BEGIN

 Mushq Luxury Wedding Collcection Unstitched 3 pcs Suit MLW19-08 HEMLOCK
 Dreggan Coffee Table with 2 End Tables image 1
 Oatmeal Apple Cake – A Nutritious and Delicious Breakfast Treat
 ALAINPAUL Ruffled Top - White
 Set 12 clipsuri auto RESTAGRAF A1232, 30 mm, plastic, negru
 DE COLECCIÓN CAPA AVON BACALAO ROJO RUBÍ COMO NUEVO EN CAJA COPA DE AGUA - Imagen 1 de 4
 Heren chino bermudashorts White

END
BEGIN

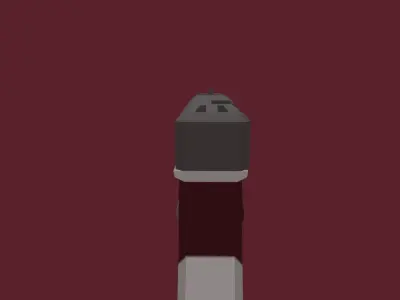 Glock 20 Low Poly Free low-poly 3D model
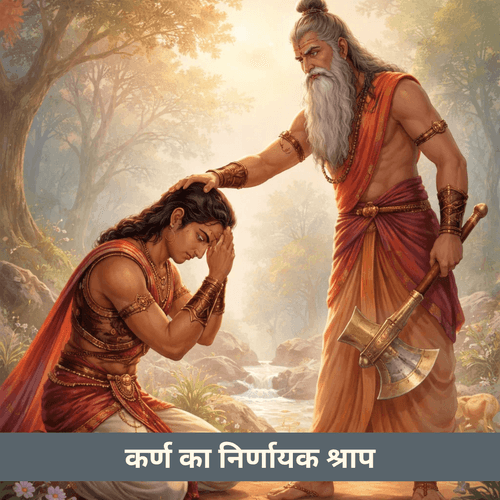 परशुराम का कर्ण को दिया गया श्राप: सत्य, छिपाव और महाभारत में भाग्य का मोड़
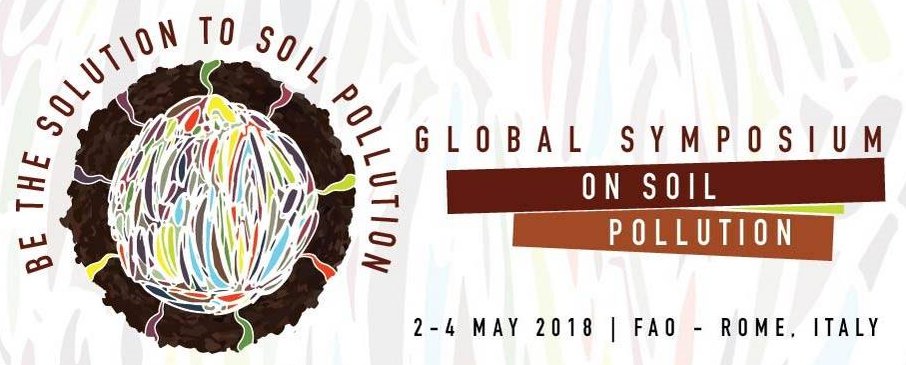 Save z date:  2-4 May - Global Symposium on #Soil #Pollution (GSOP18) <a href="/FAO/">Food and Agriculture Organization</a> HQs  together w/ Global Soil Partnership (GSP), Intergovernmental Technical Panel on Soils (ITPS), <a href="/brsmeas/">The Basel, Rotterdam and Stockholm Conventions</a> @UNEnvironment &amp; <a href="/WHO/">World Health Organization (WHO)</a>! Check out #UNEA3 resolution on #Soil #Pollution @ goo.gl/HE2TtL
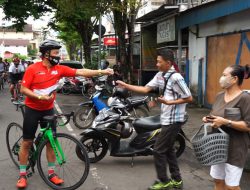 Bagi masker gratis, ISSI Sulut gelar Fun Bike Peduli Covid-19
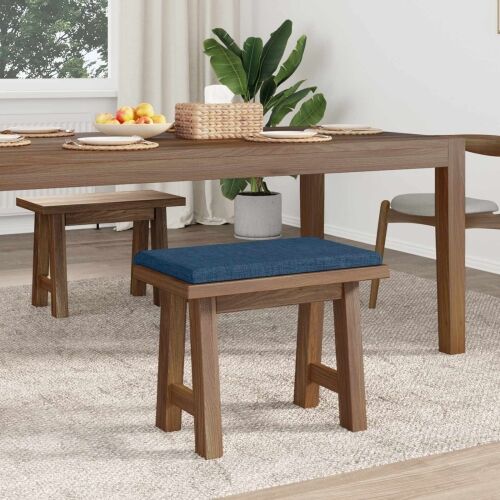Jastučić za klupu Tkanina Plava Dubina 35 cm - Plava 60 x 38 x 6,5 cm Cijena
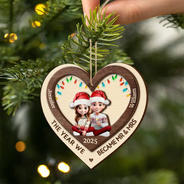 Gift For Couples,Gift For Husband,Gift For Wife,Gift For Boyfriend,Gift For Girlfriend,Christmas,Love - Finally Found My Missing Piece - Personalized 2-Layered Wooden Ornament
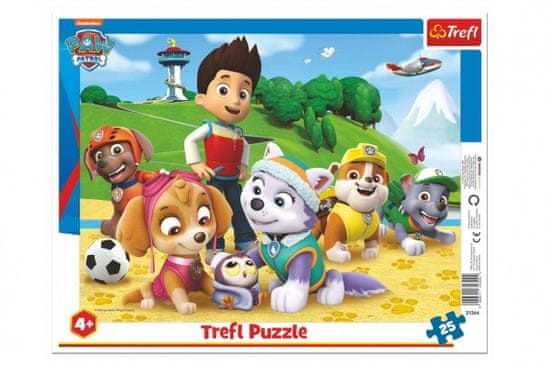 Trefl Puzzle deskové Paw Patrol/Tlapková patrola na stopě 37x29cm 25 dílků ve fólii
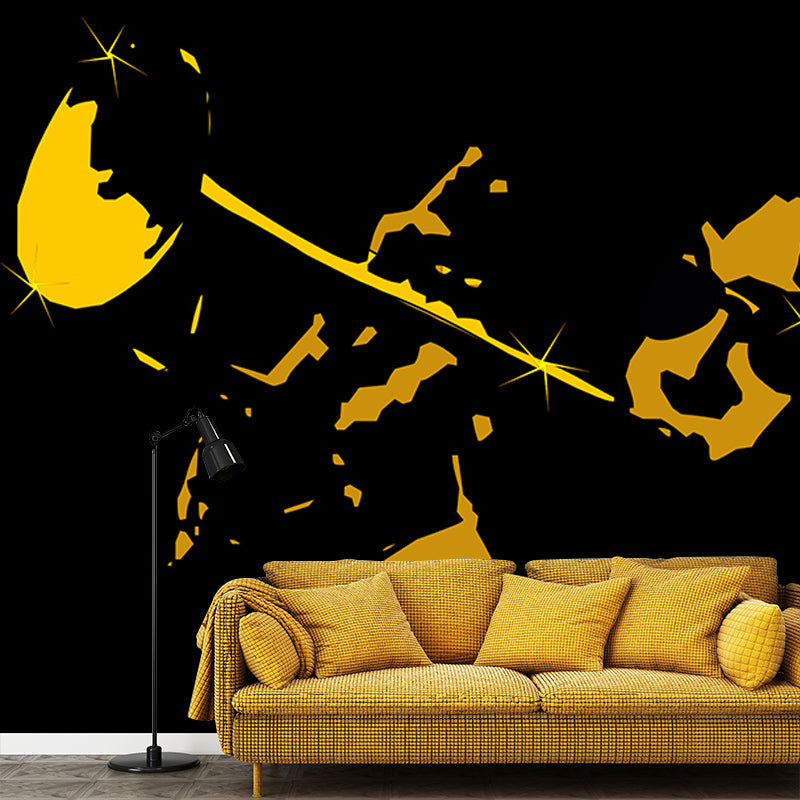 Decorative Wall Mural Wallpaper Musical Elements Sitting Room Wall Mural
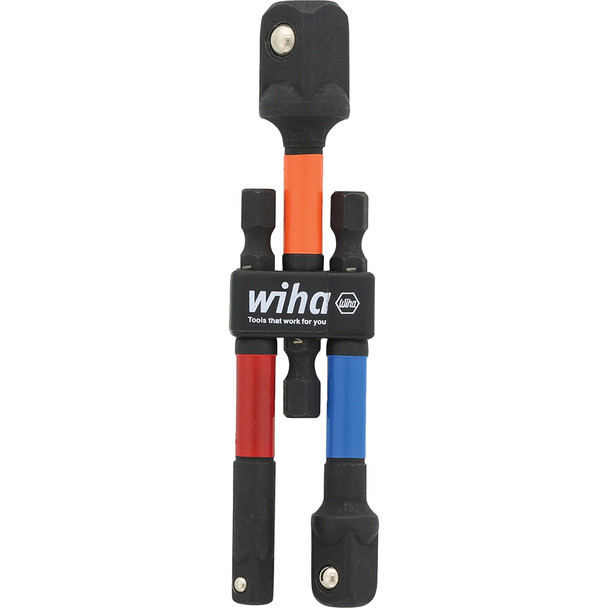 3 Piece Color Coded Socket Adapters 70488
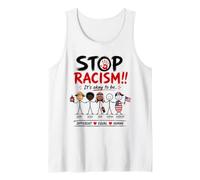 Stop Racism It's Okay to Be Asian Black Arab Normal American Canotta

END

## PROBLEM DETAILS
What to print is the stretch of entries from the line with "Jastučić za klupu" up to and including the line with "Stop Racism It's". Please print it exactly and leave out the pictures.

## RESULT
Jastučić za klupu Tkanina Plava Dubina 35 cm - Plava 60 x 38 x 6,5 cm Cijena
 Gift For Couples,Gift For Husband,Gift For Wife,Gift For Boyfriend,Gift For Girlfriend,Christmas,Love - Finally Found My Missing Piece - Personalized 2-Layered Wooden Ornament
 Trefl Puzzle deskové Paw Patrol/Tlapková patrola na stopě 37x29cm 25 dílků ve fólii
 Decorative Wall Mural Wallpaper Musical Elements Sitting Room Wall Mural
 3 Piece Color Coded Socket Adapters 70488
 Stop Racism It's Okay to Be Asian Black Arab Normal American Canotta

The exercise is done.